Opioids inhibit endothelin-mediated DNA synthesis, phosphoinositide turnover, and Ca2+ mobilization in rat C6 glioma cells

Abstract

Opioid agonists inhibit DNA synthesis in C6 rat glioma cells that express opioid receptors, induced by desipramine (DMI). This inhibition was not observed in cells that were not treated with DMI, and thus did not express opioid-binding sites.
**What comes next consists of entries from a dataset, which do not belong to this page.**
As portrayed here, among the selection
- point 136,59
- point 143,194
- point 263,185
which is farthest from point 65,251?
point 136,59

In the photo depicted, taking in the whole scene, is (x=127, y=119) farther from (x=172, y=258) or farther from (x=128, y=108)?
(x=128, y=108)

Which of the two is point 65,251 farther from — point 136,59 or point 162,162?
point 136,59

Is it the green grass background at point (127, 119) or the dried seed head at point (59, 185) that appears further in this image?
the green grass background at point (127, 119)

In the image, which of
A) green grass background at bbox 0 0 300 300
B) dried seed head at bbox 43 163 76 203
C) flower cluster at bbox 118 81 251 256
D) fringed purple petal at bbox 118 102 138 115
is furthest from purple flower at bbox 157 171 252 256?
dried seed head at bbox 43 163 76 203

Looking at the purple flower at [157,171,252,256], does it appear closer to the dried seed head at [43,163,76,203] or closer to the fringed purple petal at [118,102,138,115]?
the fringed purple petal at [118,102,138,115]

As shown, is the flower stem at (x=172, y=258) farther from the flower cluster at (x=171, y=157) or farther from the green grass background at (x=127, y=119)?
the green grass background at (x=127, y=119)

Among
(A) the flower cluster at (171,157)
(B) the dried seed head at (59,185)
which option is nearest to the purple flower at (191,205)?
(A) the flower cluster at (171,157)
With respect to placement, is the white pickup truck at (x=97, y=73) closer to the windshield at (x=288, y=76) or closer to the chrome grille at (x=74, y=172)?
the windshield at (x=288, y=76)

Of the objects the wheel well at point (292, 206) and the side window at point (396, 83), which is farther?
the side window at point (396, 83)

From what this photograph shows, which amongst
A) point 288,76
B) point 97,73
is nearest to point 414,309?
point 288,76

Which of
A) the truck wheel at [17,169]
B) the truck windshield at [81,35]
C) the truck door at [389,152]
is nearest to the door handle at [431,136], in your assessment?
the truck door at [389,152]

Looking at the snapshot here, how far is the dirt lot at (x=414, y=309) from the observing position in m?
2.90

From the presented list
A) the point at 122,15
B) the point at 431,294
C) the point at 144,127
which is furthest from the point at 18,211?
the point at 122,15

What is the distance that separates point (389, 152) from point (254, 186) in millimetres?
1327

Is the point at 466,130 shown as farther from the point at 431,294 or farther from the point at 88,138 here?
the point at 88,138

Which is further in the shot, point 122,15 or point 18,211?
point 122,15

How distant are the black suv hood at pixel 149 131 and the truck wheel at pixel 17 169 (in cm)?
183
Endothelin, a known mitogen, increased thymidine incorporation dose dependently (up to 1.7-fold) in DMI-treated C6 cells. This increase was reversed by an anti-idiotypic antibody to opioid receptors, Ab2AOR, which has opioid agonist properties. The opioid antagonist naltrexone blocked the inhibition caused by Ab2AOR. Endothelin also stimulated phosphoinositide (PI) turnover and this effect was inhibited by morphine (50%) or by Ab2AOR (72%) in DMI-treated but not in DMI-untreated C6 cells. These actions of morphine and Ab2AOR were reversed by naltrexone. The inhibition of PI turnover and of thymidine incorporation by Ab2AOR or morphine was insensitive to pertussis toxin (PTX). Since PI turnover is known to induce Ca2+ mobilization, it was of interest to examine the effects of the applied opioids on intracellular Ca2+ concentrations. Endothelin increased the concentration of cytosolic free Ca2+ in the cells while Ab2AOR, morphine, and beta-endorphin reversed the endothelin-induced Ca2+ mobilization in DMI-treated but not in DMI-untreated C6 cells. The effect of these agonists was also blocked by naltrexone. The results indicate that glial cells can be a target of an opioid receptor-mediated antimitogenic action and that an abatement in PI turnover and Ca2+ mobilization may be associated with this mechanism.